1.a) AVG 1-day Unique Active User Metric
# StandardSQL
SELECT
ROUND(AVG(users),0) AS users
FROM
(
SELECT
event_date,
COUNT(DISTINCT user_pseudo_id) AS users
FROM `<id>.events_*`
WHERE
event_name = 'user_engagement'
AND _TABLE_SUFFIX BETWEEN '20181201' AND '20181231'
AND platform = "ANDROID"
GROUP BY 1
) table
# or you could also use code below, but you will have to add in the remaining days' code to query against the entire month.
-- Set your variables here
WITH timeframe AS (SELECT DATE("2018-12-01") AS start_date, DATE("2018-12-31") AS end_date)
-- Query your variables here
SELECT ROUND(AVG(users),0) AS users
FROM
(
SELECT event_date, COUNT(DISTINCT user_pseudo_id) AS users
FROM `<id>.events_*`AS z, timeframe AS t
WHERE
event_name = 'user_engagement'
AND _TABLE_SUFFIX > FORMAT_DATE('%Y%m%d', DATE_ADD(t.end_date, INTERVAL - 1 DAY))
AND _TABLE_SUFFIX <= FORMAT_DATE('%Y%m%d', DATE_ADD(t.end_date, INTERVAL 0 DAY))
AND platform = "ANDROID"
GROUP BY 1
UNION ALL
SELECT event_date, COUNT(DISTINCT user_pseudo_id) AS users
FROM `<id>.events_*`AS z, timeframe AS t
WHERE
event_name = 'user_engagement'
AND _TABLE_SUFFIX > FORMAT_DATE('%Y%m%d', DATE_ADD(t.end_date, INTERVAL - 2 DAY))
AND _TABLE_SUFFIX <= FORMAT_DATE('%Y%m%d', DATE_ADD(t.end_date, INTERVAL - 1 DAY))
AND platform = "ANDROID"
GROUP BY 1
...
...
...
...
) avg_1_day_active_users
1.b) AVG 1-day Unique Active User Metric
A more recent version scheduled daily
to a BQ destination table daus_android_{run_time|"%Y%m%d"}
with write preference WRITE_APPEND
, could look like below.

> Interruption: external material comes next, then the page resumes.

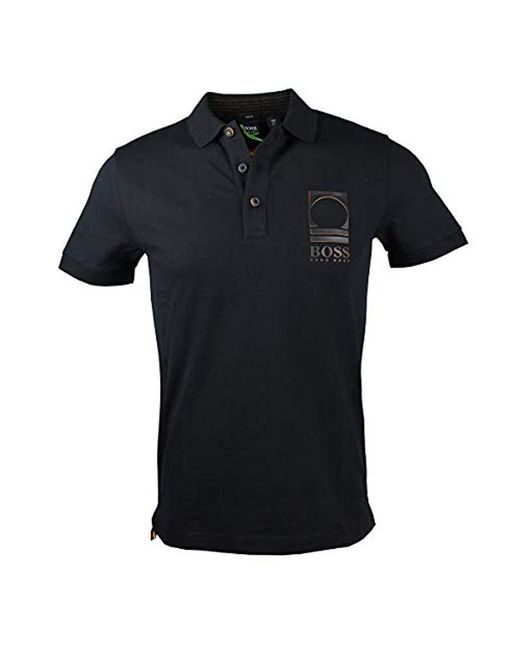 358a15c7 BOSS - Blue Boss Orange World Cup Soccer Country Polo Shirt for Men - Lyst  ...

I did a previous deep-dive and determined it could take up to 48 hours for intraday-table events to propagate to permanent BQ tables (hence the - 3 days in the query).
with base AS (
SELECT *
FROM `<id>.analytics_<number>.events_*`
WHERE (_TABLE_SUFFIX >= FORMAT_DATE('%Y%m%d', DATE_ADD(@run_date, INTERVAL - 3 DAY)) AND _TABLE_SUFFIX < FORMAT_DATE('%Y%m%d', DATE_ADD(@run_date, INTERVAL - 2 DAY)))
AND platform = "ANDROID"
AND event_name = 'user_engagement'
), app AS (
SELECT
FORMAT_DATE('%Y%m%d', @run_date) AS _currentdate,
FORMAT_DATE('%Y%m%d', DATE_ADD(@run_date, INTERVAL - 3 DAY)) AS _begindate,
FORMAT_DATE('%Y%m%d', DATE_ADD(@run_date, INTERVAL - 2 DAY)) AS _enddate,
TIMESTAMP_DIFF(TIMESTAMP(DATE_ADD(@run_date, INTERVAL - 2 DAY)), TIMESTAMP(DATE_ADD(@run_date, INTERVAL - 3 DAY)), HOUR) AS _hoursdiff,
COUNT(DISTINCT user_pseudo_id) AS _uniqusers
FROM base
)
SELECT
app._currentdate,
app._begindate,
app._enddate,
app._hoursdiff,
app._uniqusers
FROM app;
1.c) AVG 1-day Unique Active User Metric
WITH app as (
SELECT
FORMAT_DATE('%Y%m%d', @run_date) AS _currentdate,
FORMAT_DATE('%Y%m%d', DATE_ADD(@run_date, INTERVAL - 3 DAY)) AS _begindate,
FORMAT_DATE('%Y%m%d', DATE_ADD(@run_date, INTERVAL - 2 DAY)) AS _enddate,
TIMESTAMP_DIFF(TIMESTAMP(DATE_ADD(@run_date, INTERVAL - 2 DAY)), TIMESTAMP(DATE_ADD(@run_date, INTERVAL - 3 DAY)), HOUR) AS _hoursdiff,
COUNT(DISTINCT user_pseudo_id) AS _uniqusers
FROM `<gcp-project>.analytics_<id>.events_*`
WHERE
platform = "ANDROID"
AND event_name = 'user_engagement'
AND _TABLE_SUFFIX >= FORMAT_DATE('%Y%m%d', DATE_ADD(@run_date, INTERVAL - 3 DAY))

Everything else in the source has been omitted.